La façon dont les autorités chinoises ont reçu, quinze jours plus tard, MM. Almunia, Juncker et Trichet, venus le week-end dernier à Nankin demander la même chose sur le yuan y a ajouté du mépris. Wen Jiabao, le Premier ministre chinois, a sèchement refusé toute discussion et il a fait paraître un communiqué agressif expliquant que cette réévaluation ne viserait en fait qu'« à restreindre le développement de l'économie chinoise ». Les trois Européens venus en quémandeurs ont été repoussés comme s'ils étaient encore à bord d'une canonnière. L'Europe voudrait du mal à la Chine.
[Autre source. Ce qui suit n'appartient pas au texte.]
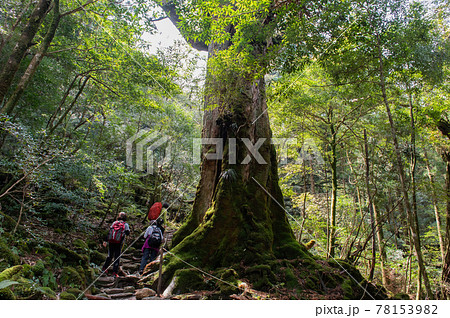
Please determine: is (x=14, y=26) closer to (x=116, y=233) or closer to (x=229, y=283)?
(x=116, y=233)

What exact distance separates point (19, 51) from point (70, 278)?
4421 mm

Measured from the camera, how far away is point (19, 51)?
4.42 m

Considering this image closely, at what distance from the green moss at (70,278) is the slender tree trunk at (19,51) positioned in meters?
3.20

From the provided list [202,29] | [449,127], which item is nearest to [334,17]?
[202,29]

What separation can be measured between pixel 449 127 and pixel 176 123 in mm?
10552

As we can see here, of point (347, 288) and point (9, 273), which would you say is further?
point (347, 288)

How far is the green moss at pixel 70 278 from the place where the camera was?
170 inches

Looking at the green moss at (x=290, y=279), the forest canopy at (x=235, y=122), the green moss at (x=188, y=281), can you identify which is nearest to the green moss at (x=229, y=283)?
the forest canopy at (x=235, y=122)

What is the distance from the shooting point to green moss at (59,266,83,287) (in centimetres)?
431

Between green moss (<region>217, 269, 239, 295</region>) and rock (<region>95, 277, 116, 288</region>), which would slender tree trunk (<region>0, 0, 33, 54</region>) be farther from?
green moss (<region>217, 269, 239, 295</region>)

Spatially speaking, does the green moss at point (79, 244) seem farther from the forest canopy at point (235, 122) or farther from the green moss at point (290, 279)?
the green moss at point (290, 279)

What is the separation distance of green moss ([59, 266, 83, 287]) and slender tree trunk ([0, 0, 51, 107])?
3204 millimetres

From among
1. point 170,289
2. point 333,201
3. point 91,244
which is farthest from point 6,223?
point 333,201
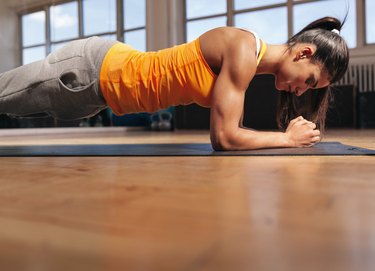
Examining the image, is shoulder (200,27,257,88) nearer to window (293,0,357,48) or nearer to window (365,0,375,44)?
window (293,0,357,48)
La nouvelle puissance chinoise accepte, très doucement, de participer à certaines affaires du monde. On l'a vu en Corée du Nord et, très singulièrement, sur l'Iran, les Chinois ayant rejoint les Américains et les Européens, en même temps que les Russes, pour condamner le programme nucléaire secret de Téhéran. La promesse de réduire de 45 % son intensité carbone est, si l'on veut être indulgent, à ranger dans cette catégorie. Encore que la promesse est faible (au total les émissions de CO2 augmenteront d'au moins 50 %) et elle s'accompagne d'une exigence de compensations financières et technologiques que le Nord, là encore « coupable », doit verser au Sud, dont la Chine.
En matière économique, on ne voit aucun progrès. La question du yuan est déterminante car elle signifie que la stratégie chinoise reste l'exportation. Sans doute ne peut-on demander à ce pays, qui détient 2.200 milliards de dollars dans ses caisses, de dévaluer cette richesse en réévaluant brutalement le yuan. Mais il faudra pourtant que Pékin accepte de voir que la demande des Américains et des Européens est légitime. Un pays qui croît de 8 % l'an, comme ce sera la cas cette année, et qui accumule des excédents commerciaux gigantesques doit voir sa monnaie se réévaluer. La réévaluation du yuan rendrait les importations moins onéreuses, c'est-à-dire améliorerait le pouvoir d'achat de la population chinoise.
Le refus monétaire s'accompagne d'un plan de relance axé sur les investissements. La Chine a décidé d'une relance gigantesque de 14 % de son PIB (contre 2 % en France) ; tout le monde la félicite. Elle devient un « moteur » qui se substitue à l'américain, défaillant. Mais, dans le contenu de ce plan, on déplore pourtant une part destinée à augmenter la consommation intérieure encore faible et une part supérieure pour les investissements dans les infrastructures et les capacités de production. Ces nouvelles unités vont encore renforcer les surcapacités existantes tandis que certains salaires privés ont baissé et que la Chine dépense toujours deux fois moins que le Brésil pour soigner ses habitants. La Chine augmente son offre alors que le monde a besoin qu'elle accroisse beaucoup plus vite sa demande.
Au-delà du yuan, la crise semble avoir renforcé les conservateurs, qui refusent l'acclimatation progressive du modèle chinois au modèle occidental. Pour eux, au bout du chemin de l'ouverture économique au marché, il y a le risque d'un changement de modèle politique. La crise financière signe, pour eux, l'échec de l'Ouest, de l'Amérique, de ses règles de droit et du modèle libéral. Pourquoi continuer de l'acclimater ? Pourquoi ne pas renforcer le « modèle chinois » et ses règles ? Pourquoi s'intéresser aux problèmes de l'Ouest ?
La réponse est que l'empire menace aujourd'hui la mondialisation dont elle a été de loin le premier pays bénéficiaire. Son arrivée dans le concert économique des nations a été saluée par l'ensemble des autres pays du monde, malgré les délocalisations subies par d'autres pays pauvres comme le Mexique, par l'Europe de l'Ouest ou la Turquie, malgré les déclassements des salaires moyens dans les pays riches. La Chine ne peut plus prospérer aux seuls dépens des autres.